--- Start of Text shown ---

SFI is a registered investment adviser and subsidiary of SIA.
SIA or SFI serves as investment adviser on behalf of its clients. SIA and SFI have entered into investment management agreements with each of its clients pursuant to which SIA or SFI has full discretionary authority to direct the investments of its client in accordance with the investment objectives and restrictions of the client. The investment management agreements also provide that SIA or SFI has assumed the responsibility to vote on behalf of its clients all shares held by its clients in accounts managed by SIA or SFI.
Roger J. Sit is chairman and CEO of SIA and SFI.
Ronald D. Sit is a director of SIA.
Raymond E. Sit is a vice president of SIA and director
By virtue of these positions, each of SIA, SFI, Roger J. Sit, Ronald D. Sit, and Raymond E. Sit may be deemed to beneficially own the Shares held in SIA and SFI client accounts. SIA, SFI, Roger J. Sit, Ronald D. Sit, and Raymond E. Sit together are the "Sit Entities." |
| (d) | During the last five years, Roger J. Sit, Ronald D. Sit, and Raymond E. Sit have not been convicted in a criminal proceeding (excluding traffic violations or similar misdemeanors). |
| (e) | During the last five years, none of the Sit Entities have been a party to a civil proceeding of a judicial or administrative body of competent jurisdiction and as a result of such proceeding was or is subject to a judgment, decree, or final order enjoining future violations of, or prohibiting or mandating activities subject to, federal or state securities laws or finding any violation with respect to such laws. |
| (f) | Roger J. Sit, Ronald D. Sit, and Raymond E. Sit are United States citizens. |
| Item 3. | Source and Amount of Funds or Other Consideration |
The Sit Entities acquired the Issuer's Shares in open market transactions with client funds held in custody accounts managed by SIA and SFI. | |
| Item 4. | Purpose of Transaction |
The Sit Entities have acquired the Issuer's Shares for investment purposes, and such purchases have been made in the ordinary course of business. The Issuer's Shares have been acquired on behalf of SIA's and SFI's clients.
In pursuing such investment purposes, the Sit Entities purchased the Shares based on the Sit Entities' belief that the Shares represented an attractive investment opportunity, and the Sit Entities may further purchase, hold, vote, trade, sell or otherwise deal in the Shares at the time, and in such manner, as they deem advisable to benefit from, among many things, changes in market prices of such Shares, the market prices of such Shares relative to the value of the Issuer's assets, changes in the Issuer's investment strategy, and composition of the Issuer's portfolio.
None of Sit Entities have any present plan or proposal which would relate to or result in any of the matters set forth in subparagraphs (a) - (j) of Item 4 of Schedule 13D except as set forth herein or such as would occur upon or in connection with completion of, or following, any of the actions discussed herein.

--- End of Text shown ---

• **Job 1**
List every party that the Schedule 13D excerpt groups together as the "Sit Entities."
• **Job 2**
Continue the Schedule 13D excerpt, starting right after its final sentence.
The material after this point has nothing to do with the Schedule 13D excerpt.

--- Start of Provided material ---

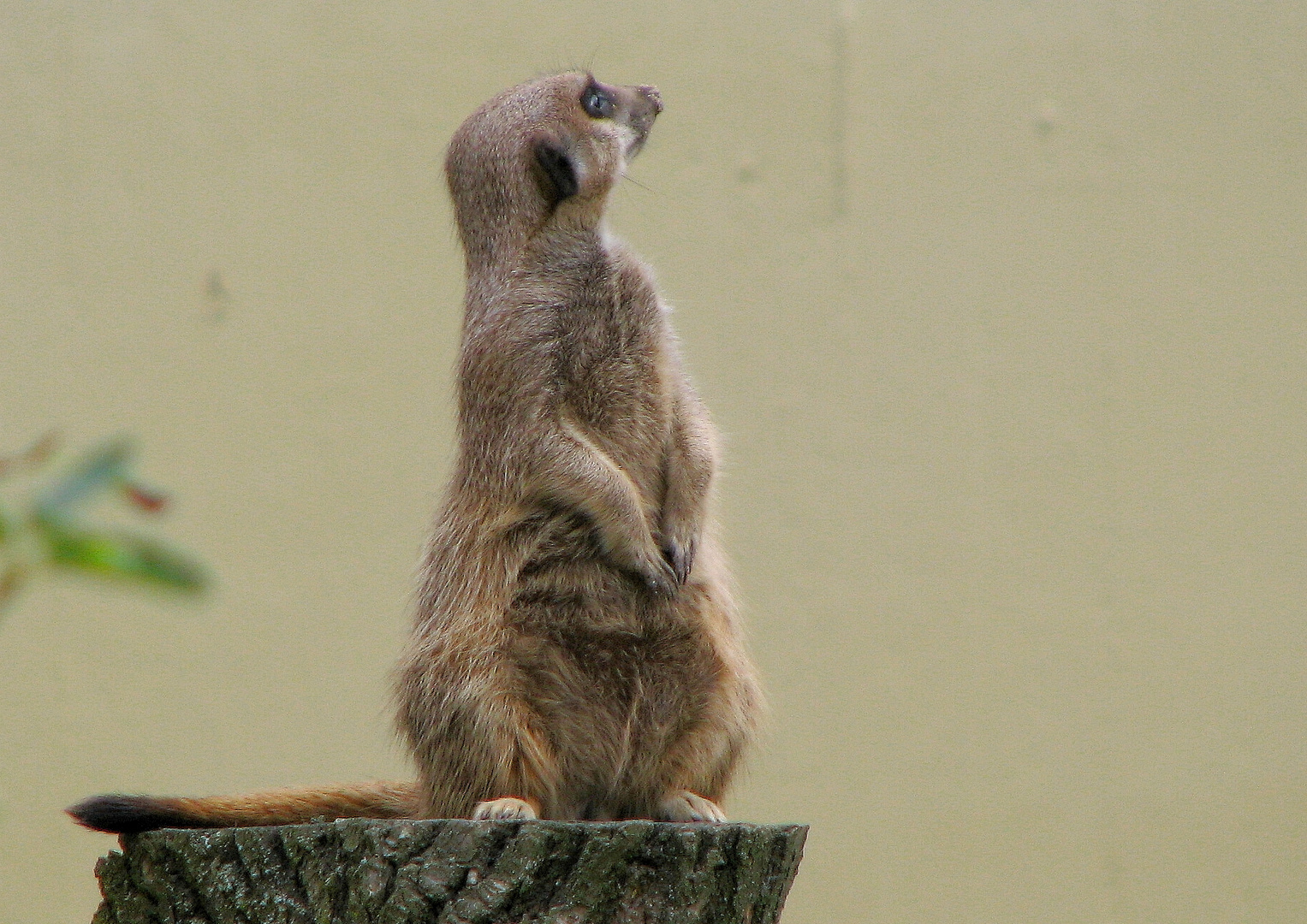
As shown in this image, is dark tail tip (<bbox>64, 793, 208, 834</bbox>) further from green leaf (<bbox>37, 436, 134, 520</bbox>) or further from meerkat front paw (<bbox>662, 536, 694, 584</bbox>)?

--- End of Provided material ---

• **Task result 1**
SIA, SFI, Roger J. Sit, Ronald D. Sit, Raymond E. Sit

• **Task result 2**
The Sit Entities intend to review their investment in the Issuer's Shares on a continuing basis and may also propose or take one or more of the actions described in subsections (a) through (j) of Item 4 of Schedule 13D, including engaging in discussions with management, the Board of Trustees and shareholders concerning, among other things, proposals of the Board of Trustees seeking approval of a reorganization, the Issuer's performance, the market prices of the Issuer's Shares relative to the value of the Issuer's assets, the Issuer's distribution rate, the Issuer's capitalization, the Issuer's investment strategy, and the Issuer's portfolio holdings. The Sit Entities may make binding and non-binding shareholder proposals or may nominate one or more individuals as nominees for election to the Board of Trustees.
On December 11, 2025 the Board of Trustees of the Issuer and MFS Charter Income Trust ("MCR"), MFS Government Markets Income Trust ("MGF") and MFS Intermediate Income Trust ("MIN") and collectively with Issuer, MCR, MGF, and MIN the "Target Funds," and each, a "Target Fund") approved a plan of reorganization between the Target Fund and MFS Multimarket Income Trust (the "Acquiring Fund"), pursuant to which if approved by shareholders the Target Fund would transfer substantially all of its assets to the Acquiring Fund, and the Acquiring Fund would assume all stated liabilities of the Target Fund, in exchange solely for newly issued shares of beneficial interest in the Acquiring Fund, which would be distributed by the Target Fund to the shareholders of the Target Fund in the form of a liquidating distribution, and the Target Fund would be liquidated, terminated and dissolved (the "Reorganization").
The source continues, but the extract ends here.